** Opening Data in this exercise block **

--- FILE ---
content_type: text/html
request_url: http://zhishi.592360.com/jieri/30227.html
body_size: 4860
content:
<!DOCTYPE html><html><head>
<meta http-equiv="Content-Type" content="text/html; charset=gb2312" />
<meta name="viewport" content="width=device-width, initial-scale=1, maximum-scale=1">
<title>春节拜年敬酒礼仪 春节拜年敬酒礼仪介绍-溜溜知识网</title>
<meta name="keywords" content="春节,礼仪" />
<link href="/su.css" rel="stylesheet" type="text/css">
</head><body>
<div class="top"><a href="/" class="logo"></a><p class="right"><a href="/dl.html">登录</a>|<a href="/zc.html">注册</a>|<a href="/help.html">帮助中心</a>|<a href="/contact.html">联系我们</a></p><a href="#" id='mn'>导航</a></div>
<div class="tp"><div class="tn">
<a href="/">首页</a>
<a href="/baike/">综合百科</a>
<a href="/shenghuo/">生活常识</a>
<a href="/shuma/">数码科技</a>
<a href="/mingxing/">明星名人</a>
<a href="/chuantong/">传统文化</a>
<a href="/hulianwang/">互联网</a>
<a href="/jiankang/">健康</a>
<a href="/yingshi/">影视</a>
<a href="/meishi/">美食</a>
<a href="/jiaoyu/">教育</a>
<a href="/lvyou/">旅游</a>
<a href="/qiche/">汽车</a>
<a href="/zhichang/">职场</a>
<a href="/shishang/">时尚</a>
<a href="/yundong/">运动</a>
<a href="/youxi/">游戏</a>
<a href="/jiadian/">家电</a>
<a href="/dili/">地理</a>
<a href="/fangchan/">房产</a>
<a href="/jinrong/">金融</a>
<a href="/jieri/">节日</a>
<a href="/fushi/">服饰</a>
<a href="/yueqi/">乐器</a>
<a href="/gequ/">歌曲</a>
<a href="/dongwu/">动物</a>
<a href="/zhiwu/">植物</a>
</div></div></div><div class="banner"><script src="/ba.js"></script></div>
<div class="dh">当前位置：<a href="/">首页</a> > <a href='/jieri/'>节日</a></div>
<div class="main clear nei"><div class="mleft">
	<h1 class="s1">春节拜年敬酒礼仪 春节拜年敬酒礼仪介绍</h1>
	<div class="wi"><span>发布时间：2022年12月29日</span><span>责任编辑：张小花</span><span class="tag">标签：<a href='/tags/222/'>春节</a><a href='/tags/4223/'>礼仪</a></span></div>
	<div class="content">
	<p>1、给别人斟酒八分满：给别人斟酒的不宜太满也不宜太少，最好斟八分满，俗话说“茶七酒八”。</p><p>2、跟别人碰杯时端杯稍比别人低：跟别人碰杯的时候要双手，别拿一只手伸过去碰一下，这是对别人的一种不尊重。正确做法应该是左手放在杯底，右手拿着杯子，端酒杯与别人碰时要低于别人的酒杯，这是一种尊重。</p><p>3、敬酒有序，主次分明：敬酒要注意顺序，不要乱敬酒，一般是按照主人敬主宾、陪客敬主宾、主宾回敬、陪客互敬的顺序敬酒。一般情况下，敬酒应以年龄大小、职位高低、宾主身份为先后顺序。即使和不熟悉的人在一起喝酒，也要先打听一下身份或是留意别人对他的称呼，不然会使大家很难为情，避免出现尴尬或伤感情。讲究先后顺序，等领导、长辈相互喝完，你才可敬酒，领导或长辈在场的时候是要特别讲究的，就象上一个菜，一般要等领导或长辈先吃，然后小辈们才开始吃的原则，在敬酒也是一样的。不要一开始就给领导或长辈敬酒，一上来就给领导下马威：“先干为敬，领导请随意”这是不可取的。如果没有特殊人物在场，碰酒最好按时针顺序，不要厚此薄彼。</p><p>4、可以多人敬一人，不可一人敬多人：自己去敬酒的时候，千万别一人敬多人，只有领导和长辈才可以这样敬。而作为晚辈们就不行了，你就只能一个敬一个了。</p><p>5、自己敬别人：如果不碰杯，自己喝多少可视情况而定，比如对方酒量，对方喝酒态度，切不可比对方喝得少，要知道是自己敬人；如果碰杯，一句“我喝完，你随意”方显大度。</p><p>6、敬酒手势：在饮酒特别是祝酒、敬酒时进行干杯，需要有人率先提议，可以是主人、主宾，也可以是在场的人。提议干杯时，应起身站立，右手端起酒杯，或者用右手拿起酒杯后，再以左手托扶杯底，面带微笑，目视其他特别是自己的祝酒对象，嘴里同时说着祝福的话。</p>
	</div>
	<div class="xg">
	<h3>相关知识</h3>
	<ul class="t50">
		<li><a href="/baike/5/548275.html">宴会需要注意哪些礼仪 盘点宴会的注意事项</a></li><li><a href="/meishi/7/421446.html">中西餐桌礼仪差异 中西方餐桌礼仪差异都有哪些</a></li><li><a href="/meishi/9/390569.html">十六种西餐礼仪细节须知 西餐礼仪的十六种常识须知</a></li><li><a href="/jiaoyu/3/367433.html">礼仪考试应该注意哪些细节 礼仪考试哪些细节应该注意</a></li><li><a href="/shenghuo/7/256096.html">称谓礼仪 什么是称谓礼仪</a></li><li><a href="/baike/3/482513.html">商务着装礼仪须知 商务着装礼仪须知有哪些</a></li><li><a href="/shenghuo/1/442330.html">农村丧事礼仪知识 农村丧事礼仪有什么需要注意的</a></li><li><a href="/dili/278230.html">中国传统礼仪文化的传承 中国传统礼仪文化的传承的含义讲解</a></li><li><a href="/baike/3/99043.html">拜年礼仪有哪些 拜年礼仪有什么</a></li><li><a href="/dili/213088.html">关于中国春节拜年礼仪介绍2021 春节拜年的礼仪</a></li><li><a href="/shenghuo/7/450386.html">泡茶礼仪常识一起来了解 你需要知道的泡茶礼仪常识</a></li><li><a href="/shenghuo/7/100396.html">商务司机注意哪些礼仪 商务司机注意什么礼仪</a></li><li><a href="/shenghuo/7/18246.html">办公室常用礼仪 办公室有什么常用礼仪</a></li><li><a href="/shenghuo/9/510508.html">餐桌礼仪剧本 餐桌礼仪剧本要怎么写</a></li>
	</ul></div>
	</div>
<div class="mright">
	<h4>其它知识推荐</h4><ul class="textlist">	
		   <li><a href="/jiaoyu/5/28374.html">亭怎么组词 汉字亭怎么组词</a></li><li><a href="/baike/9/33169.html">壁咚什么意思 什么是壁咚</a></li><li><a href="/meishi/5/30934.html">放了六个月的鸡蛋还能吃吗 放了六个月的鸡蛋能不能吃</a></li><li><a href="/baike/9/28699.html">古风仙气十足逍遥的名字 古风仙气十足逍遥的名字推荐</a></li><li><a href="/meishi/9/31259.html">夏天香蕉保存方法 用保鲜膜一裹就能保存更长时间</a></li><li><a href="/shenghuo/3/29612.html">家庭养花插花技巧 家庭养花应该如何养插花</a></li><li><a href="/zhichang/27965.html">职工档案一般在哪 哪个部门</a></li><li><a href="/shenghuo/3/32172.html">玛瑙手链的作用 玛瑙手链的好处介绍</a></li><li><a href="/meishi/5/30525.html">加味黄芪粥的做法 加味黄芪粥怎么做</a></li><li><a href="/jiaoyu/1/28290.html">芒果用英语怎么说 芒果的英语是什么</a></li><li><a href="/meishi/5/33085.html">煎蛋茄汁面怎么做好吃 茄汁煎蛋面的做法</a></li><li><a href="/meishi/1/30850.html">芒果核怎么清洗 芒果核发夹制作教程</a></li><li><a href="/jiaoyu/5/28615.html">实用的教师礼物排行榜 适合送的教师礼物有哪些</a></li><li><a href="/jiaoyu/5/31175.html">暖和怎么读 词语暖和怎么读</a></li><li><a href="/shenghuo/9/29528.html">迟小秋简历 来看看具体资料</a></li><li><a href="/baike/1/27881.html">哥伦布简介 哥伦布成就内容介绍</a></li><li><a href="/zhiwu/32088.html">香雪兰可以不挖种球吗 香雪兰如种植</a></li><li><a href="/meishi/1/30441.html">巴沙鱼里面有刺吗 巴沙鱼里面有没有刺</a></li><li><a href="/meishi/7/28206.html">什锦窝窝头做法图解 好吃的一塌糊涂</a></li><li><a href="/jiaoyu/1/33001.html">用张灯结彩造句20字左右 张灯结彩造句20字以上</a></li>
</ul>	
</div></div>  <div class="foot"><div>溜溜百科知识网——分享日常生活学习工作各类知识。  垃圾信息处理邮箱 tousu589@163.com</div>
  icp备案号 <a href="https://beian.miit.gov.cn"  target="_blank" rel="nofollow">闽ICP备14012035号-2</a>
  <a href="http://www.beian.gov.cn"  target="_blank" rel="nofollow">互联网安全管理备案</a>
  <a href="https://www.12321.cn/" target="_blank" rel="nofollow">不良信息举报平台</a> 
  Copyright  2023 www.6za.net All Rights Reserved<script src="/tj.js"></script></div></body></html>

** Closing Data in this exercise block **

The lines to copy are those in the records above containing the word "name".

== Solution to the problem ==
<meta name="viewport" content="width=device-width, initial-scale=1, maximum-scale=1">
<meta name="keywords" content="春节,礼仪" />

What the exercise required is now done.